§ **Record set**
##########

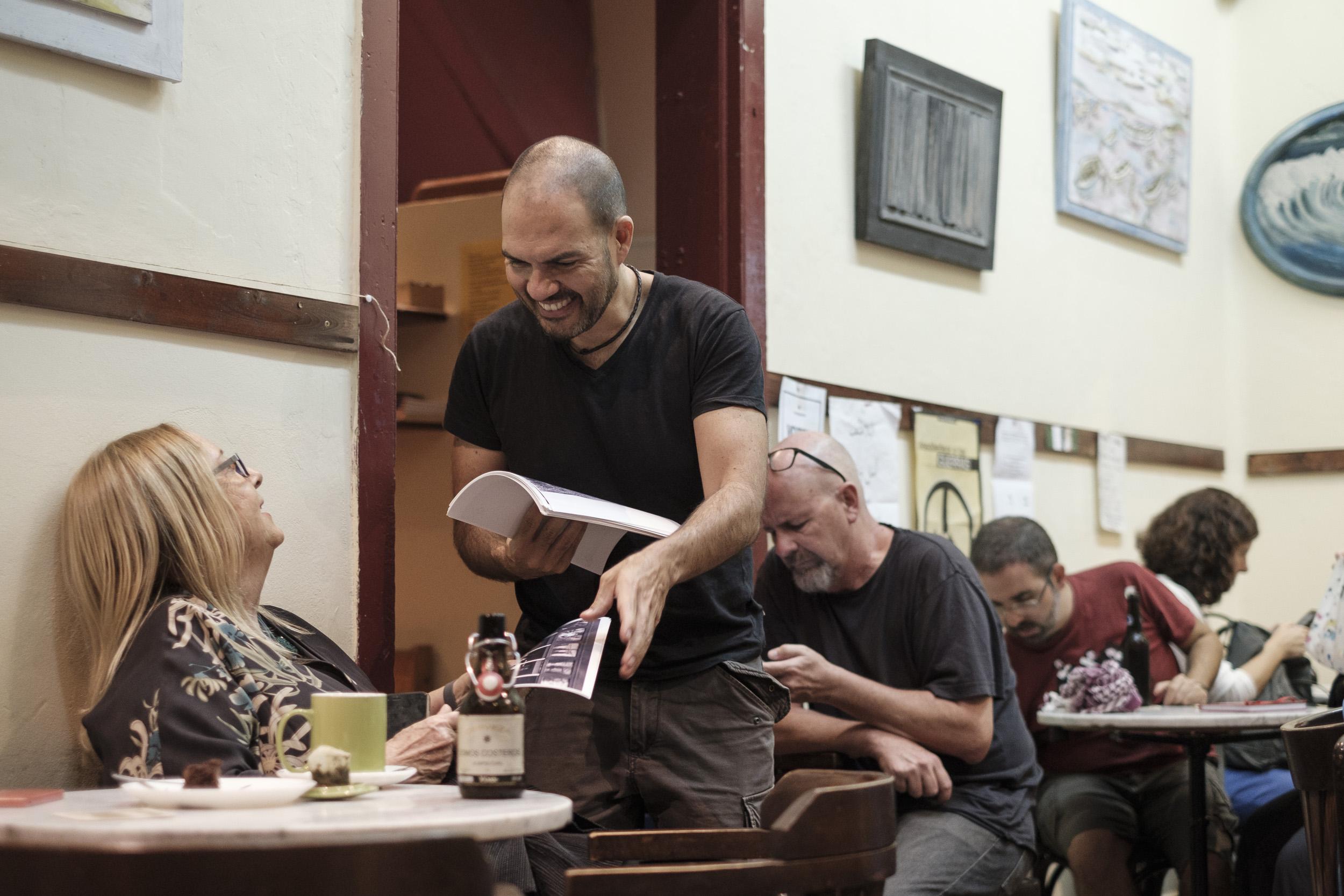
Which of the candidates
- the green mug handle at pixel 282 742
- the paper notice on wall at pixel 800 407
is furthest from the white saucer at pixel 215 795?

##########

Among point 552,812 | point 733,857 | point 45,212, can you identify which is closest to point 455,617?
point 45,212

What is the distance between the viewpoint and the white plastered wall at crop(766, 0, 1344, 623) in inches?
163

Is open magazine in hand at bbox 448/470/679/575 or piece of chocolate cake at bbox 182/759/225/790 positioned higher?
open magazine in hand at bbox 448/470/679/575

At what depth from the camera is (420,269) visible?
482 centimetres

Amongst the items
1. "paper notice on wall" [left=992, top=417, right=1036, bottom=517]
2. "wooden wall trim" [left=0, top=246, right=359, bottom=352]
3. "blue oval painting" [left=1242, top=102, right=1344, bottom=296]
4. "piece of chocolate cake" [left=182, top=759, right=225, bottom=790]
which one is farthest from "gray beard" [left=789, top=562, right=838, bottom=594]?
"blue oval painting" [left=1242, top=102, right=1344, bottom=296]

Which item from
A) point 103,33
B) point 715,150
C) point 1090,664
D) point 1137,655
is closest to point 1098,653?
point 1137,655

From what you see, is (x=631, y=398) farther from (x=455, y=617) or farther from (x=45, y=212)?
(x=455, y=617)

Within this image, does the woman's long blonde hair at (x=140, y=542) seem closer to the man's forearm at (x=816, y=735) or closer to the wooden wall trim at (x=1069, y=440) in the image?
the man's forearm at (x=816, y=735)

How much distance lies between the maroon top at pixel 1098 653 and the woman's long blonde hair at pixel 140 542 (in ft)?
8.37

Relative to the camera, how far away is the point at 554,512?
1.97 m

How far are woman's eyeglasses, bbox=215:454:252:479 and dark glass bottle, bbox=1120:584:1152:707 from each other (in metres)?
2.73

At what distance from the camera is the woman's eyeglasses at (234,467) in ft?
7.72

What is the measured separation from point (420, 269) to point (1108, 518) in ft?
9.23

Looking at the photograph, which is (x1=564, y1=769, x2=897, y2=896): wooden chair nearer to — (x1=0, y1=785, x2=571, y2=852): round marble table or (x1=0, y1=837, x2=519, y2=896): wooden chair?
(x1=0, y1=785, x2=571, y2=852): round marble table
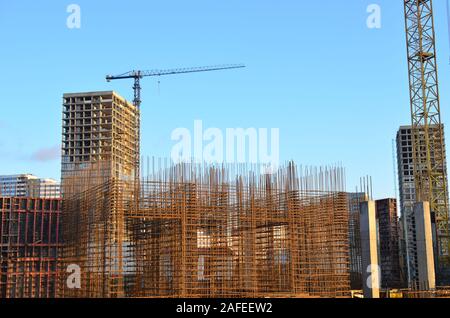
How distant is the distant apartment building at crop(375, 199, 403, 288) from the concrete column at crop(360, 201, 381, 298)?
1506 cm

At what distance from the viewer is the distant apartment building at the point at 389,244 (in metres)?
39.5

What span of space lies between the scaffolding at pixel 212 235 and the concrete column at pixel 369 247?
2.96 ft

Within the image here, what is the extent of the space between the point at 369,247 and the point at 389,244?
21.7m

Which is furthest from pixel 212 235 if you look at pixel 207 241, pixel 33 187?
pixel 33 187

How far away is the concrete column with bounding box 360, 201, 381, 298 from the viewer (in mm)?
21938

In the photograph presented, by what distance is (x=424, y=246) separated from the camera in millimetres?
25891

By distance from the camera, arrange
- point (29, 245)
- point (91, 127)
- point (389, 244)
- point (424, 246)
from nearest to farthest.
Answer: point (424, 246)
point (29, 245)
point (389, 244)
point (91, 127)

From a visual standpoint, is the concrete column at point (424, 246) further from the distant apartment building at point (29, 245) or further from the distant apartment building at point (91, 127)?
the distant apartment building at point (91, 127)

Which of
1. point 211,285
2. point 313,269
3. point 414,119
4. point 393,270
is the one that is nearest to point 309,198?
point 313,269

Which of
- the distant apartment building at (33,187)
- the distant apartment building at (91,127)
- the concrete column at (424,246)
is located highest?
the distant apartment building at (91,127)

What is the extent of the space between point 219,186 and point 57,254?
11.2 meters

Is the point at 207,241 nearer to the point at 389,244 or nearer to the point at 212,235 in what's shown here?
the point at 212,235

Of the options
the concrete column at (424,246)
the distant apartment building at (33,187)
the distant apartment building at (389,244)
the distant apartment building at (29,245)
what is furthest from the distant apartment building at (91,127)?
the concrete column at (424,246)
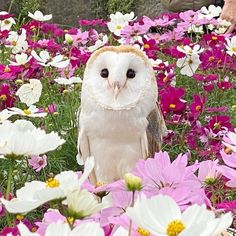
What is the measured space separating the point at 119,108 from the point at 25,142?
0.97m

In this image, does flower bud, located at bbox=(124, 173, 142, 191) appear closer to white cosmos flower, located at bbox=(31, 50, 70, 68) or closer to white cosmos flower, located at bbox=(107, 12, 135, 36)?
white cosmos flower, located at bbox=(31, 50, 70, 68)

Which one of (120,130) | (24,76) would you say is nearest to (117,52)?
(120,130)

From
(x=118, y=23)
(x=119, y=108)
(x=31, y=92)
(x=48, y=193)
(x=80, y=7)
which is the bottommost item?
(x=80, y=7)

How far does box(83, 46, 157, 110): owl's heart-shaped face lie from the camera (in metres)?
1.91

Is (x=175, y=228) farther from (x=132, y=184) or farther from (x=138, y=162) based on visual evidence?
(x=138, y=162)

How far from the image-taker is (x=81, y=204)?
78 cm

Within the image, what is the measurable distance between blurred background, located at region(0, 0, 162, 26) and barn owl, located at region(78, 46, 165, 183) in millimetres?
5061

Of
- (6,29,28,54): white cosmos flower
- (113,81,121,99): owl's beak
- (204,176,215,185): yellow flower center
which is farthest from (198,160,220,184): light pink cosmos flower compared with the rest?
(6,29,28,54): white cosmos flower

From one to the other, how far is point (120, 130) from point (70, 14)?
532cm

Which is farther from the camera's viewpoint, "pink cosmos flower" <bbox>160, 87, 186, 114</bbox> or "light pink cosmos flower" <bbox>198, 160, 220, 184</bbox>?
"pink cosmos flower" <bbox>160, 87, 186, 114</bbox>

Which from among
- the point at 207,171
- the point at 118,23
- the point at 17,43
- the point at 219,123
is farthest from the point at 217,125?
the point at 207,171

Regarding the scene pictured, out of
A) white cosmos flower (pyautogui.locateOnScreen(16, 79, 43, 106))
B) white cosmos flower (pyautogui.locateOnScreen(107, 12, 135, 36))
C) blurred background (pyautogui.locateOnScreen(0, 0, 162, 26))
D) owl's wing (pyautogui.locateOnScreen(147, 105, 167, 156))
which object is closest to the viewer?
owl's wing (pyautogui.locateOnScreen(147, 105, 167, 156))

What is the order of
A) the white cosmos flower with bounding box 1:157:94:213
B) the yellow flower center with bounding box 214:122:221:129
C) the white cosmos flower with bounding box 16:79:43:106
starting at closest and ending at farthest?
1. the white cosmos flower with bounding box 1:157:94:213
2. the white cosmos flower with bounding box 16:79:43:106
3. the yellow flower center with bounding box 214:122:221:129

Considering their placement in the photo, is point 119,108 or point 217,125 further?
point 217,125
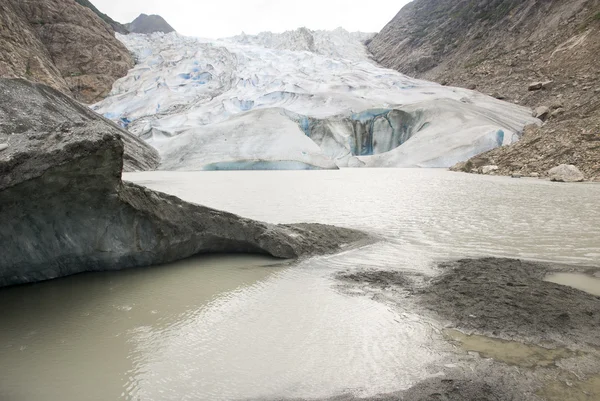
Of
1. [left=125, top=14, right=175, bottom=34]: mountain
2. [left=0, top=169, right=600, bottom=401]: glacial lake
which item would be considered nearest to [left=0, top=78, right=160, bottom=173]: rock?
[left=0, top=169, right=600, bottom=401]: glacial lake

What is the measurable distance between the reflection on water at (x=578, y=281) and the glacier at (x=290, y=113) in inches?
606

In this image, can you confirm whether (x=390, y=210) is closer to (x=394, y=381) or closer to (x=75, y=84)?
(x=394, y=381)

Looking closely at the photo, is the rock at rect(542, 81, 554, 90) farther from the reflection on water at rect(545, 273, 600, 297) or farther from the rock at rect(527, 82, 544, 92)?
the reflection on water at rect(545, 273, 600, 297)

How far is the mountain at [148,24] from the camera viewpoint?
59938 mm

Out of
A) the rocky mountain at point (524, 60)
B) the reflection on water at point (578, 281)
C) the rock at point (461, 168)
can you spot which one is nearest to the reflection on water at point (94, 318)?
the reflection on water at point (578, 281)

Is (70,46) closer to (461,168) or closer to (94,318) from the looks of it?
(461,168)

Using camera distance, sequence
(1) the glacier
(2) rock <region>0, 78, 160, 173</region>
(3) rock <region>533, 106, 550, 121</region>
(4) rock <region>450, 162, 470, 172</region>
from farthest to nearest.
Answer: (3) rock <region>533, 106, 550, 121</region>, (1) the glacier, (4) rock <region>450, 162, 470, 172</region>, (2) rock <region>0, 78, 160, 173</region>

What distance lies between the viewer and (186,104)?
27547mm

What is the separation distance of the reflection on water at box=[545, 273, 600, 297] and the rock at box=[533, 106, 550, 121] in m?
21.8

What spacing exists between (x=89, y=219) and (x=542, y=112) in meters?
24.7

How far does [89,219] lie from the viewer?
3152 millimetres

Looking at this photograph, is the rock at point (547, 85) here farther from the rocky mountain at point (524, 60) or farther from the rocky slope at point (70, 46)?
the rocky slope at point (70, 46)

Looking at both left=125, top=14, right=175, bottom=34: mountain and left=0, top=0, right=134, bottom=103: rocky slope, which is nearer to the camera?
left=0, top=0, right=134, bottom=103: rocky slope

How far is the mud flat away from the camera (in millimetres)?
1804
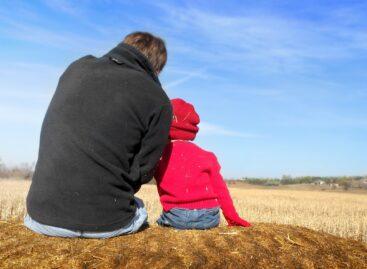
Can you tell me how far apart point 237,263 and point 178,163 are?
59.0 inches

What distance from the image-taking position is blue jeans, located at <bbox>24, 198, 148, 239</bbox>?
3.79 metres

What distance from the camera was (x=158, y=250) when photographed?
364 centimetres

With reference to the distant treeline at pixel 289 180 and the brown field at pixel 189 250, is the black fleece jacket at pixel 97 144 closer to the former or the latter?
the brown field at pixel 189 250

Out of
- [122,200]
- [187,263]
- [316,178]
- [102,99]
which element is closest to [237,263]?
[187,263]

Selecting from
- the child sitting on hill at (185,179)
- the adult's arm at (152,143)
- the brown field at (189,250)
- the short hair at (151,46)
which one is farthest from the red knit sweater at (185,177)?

##########

§ **Exercise brief**
Transcribe without alteration the part of the items that opens with the line containing "Selecting from" and closes with the line containing "which one is farthest from the", both of those lines included.

§ **Written reply**
Selecting from
- the child sitting on hill at (185,179)
- the adult's arm at (152,143)
- the brown field at (189,250)
- the short hair at (151,46)
which one is farthest from the red knit sweater at (185,177)?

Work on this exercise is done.